癒着はEpineurium(神経上膜)と結合組織の間で起きる。特にマッスルゲートや神経の可動性が制限されている場所に癒着のリスクは高い。
例:Cubital Tunnel(肘のトンネル)での尺骨神経、Carpal Tunnel(手根トンネル)での正中神経
神経根の癒着
神経根は四肢が動いているときは、その神経周辺の組織と一緒に動かなければならない。
例:SLR(30~60°)の場合、Sacral plexus roots(仙骨神経叢根)は2~5mm尾側に動く
拘縮
関節をまたぐ結合組織などのShortening(ショートニング)=ROM制限
ロケーション
スキン
筋膜
筋肉
腱
M-T junction(筋腱接合部)
末梢神経
関節包
分類
1.筋肉固定の拘縮(特別に組織などが損傷したり病的であるわけではない)
・ROM制限による筋腱接合部の順応的ショートニング(この場合はROM制限が先に起こる)

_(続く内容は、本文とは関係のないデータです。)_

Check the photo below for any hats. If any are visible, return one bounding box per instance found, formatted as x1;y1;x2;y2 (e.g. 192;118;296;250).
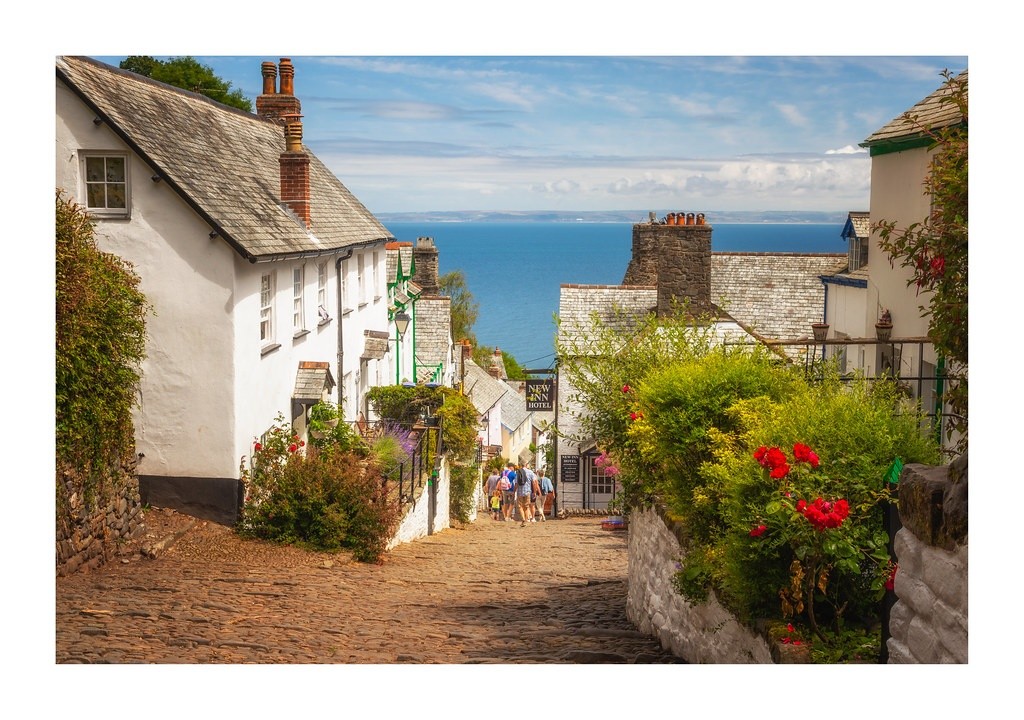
508;463;516;466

・Tightness(タイト)(一時的な拘縮だが健康的なもの)
・中程度の拘縮(定期的にストレッチをしない状態。例としてハムストリングスなどの2関節をまたいでいる筋肉に多くみられる。)
2.不可逆性の拘縮
・骨のような非伸縮性の組織や結合組織
3.疑似筋伸展性拘縮
・CNS lesion(中枢神経障害)→Hyper-tonicity(緊張亢進)→疑似(見せかけの)ROM制限
Patho-mechanics of contracture(拘縮ができるメカニズム)
組織
組織損傷→Scar Formation(損傷痕/瘢痕組織)→瘢痕拘縮:コラーゲンが段々ショートニングになっていく→拘縮が拘縮を生む(フィードバック)→減痛のポジション=拘縮のポジション
長時間のキャスト(骨折時)
ストレスがかかっていないコラーゲン束の膨大な組織の分裂→コラーゲンの多層→拘縮したポジションでの段階的な再組織編成→拘縮
例)An external fixator(創外固定器)やベッドでのSlings(スリング)
結合組織や神経筋の異常
例)OA(変形性関節炎)やAS(強直性脊柱炎)
先天的奇形
後天的な骨奇形
拘縮とリモデリングに影響する要因
組織タイプ
筋腱接合部、腱、筋肉で拘縮速度が異なる。一番拘縮が早く起きるのは、筋腱接合部、次いで腱、最後に筋肉である。
基礎疾患
外傷後疾患が最も早く拘縮する。
弛緩によるPNS疾患はゆっくりと変化する。
固定するポジション
結合組織などは伸展されたポジションで固定すると癒着や拘縮が起きるリスクを最小限に抑える事ができる。
ストレス(負荷)をある程度かけないと拘縮のリスクは上がる。